(Beginning of Provided records)
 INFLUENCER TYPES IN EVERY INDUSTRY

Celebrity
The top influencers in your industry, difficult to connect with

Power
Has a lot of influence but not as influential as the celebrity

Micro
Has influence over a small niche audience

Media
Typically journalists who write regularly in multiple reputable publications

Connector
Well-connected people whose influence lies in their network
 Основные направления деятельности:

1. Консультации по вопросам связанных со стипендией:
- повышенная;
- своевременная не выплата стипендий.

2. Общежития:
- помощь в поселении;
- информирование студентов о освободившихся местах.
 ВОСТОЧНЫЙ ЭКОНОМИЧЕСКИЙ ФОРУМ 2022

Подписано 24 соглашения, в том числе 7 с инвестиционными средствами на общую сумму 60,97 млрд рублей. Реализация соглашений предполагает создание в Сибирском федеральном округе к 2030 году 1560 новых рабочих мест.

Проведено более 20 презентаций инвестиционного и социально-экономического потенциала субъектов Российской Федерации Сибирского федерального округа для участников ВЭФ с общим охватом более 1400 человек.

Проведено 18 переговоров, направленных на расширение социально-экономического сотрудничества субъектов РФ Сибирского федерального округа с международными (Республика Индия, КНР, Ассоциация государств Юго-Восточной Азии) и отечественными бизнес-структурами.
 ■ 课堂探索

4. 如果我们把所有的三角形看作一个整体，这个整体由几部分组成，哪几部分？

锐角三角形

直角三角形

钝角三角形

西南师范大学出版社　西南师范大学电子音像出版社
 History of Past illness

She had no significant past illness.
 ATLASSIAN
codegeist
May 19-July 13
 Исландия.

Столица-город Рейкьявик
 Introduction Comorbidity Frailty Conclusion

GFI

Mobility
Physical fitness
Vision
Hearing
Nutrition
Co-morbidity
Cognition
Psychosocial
(End of Provided records)
■ Task to complete: The entries above must be copied verbatim. Leave none out.

■ Written solution:
 INFLUENCER TYPES IN EVERY INDUSTRY

Celebrity
The top influencers in your industry, difficult to connect with

Power
Has a lot of influence but not as influential as the celebrity

Micro
Has influence over a small niche audience

Media
Typically journalists who write regularly in multiple reputable publications

Connector
Well-connected people whose influence lies in their network
 Основные направления деятельности:

1. Консультации по вопросам связанных со стипендией:
- повышенная;
- своевременная не выплата стипендий.

2. Общежития:
- помощь в поселении;
- информирование студентов о освободившихся местах.
 ВОСТОЧНЫЙ ЭКОНОМИЧЕСКИЙ ФОРУМ 2022

Подписано 24 соглашения, в том числе 7 с инвестиционными средствами на общую сумму 60,97 млрд рублей. Реализация соглашений предполагает создание в Сибирском федеральном округе к 2030 году 1560 новых рабочих мест.

Проведено более 20 презентаций инвестиционного и социально-экономического потенциала субъектов Российской Федерации Сибирского федерального округа для участников ВЭФ с общим охватом более 1400 человек.

Проведено 18 переговоров, направленных на расширение социально-экономического сотрудничества субъектов РФ Сибирского федерального округа с международными (Республика Индия, КНР, Ассоциация государств Юго-Восточной Азии) и отечественными бизнес-структурами.
 ■ 课堂探索

4. 如果我们把所有的三角形看作一个整体，这个整体由几部分组成，哪几部分？

锐角三角形

直角三角形

钝角三角形

西南师范大学出版社　西南师范大学电子音像出版社
 History of Past illness

She had no significant past illness.
 ATLASSIAN
codegeist
May 19-July 13
 Исландия.

Столица-город Рейкьявик
 Introduction Comorbidity Frailty Conclusion

GFI

Mobility
Physical fitness
Vision
Hearing
Nutrition
Co-morbidity
Cognition
Psychosocial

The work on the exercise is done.